→ **DOCUMENT SEGMENT**
Jack Preston: Yes, I think, look, when you look at the sequential just change in our absolute sales. So, when we went from revenue in Q2 of $992 million and gross margin of 52.8% million and going to $869 million in Q3 and 49.7%. As Gary mentioned, a lot of that is occupancy deleverage. So, — and if you think about Q4, there’s a further sequential decline, right? Q4 is a smaller quarter for us. So, at the midpoint of the guide, we’re at $789 million. So, if you do — if you just — we were not guiding gross margin, but if you do sort of like similar sort of math and transposition of numbers going from Q3 to Q4, as you did from Q2 to Q3, you’d naturally see a gross margin decline built into that because, again, the absolute sales are lower than Q3. So, it’s just math. I mean, directionally, probably 100 basis points-ish, but again, we’re not officially guiding gross margin. It’s just a correctional number.

→ **DATASET**
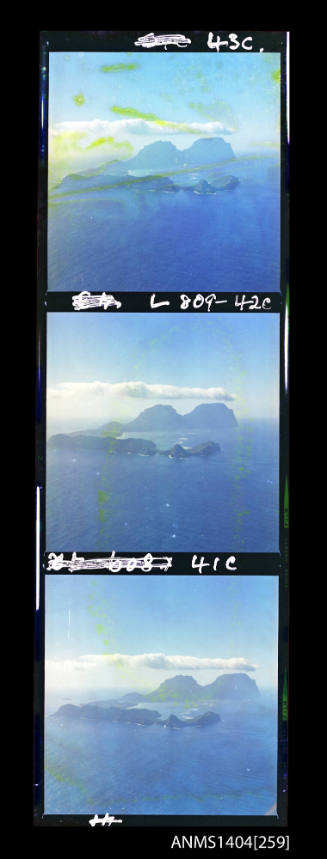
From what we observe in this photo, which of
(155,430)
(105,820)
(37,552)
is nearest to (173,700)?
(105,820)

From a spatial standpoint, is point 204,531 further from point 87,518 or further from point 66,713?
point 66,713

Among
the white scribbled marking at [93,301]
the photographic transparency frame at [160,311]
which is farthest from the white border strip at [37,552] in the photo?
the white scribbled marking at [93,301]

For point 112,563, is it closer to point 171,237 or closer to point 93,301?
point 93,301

...

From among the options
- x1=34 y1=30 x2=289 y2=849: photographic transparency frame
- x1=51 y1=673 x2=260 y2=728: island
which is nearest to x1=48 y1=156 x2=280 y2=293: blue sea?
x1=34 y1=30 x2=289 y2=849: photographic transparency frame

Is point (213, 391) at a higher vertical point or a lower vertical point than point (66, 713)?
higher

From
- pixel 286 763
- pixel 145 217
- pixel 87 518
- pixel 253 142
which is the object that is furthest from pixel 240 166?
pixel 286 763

* * *

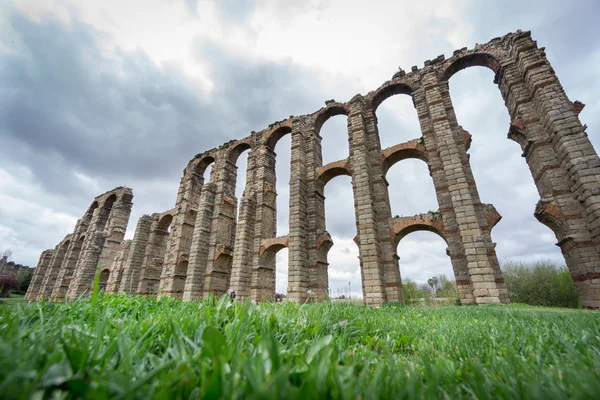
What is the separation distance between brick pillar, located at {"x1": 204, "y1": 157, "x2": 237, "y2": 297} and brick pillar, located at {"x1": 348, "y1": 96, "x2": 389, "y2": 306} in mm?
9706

→ **TASK TO CARRY OUT**
For each statement below, say yes or no according to whether it agrees with the earnings call remarks, and quote the deciding words: (a) Revenue in Q3 was $869 million. (b) The company is officially guiding gross margin for Q4. (c) Q4 is a larger quarter for the company than Q3.

→ **EXERCISE OUTPUT**
(a) Yes: "going to $869 million in Q3"
(b) No: "we’re not officially guiding gross margin"
(c) No: "Q4 is a smaller quarter for us"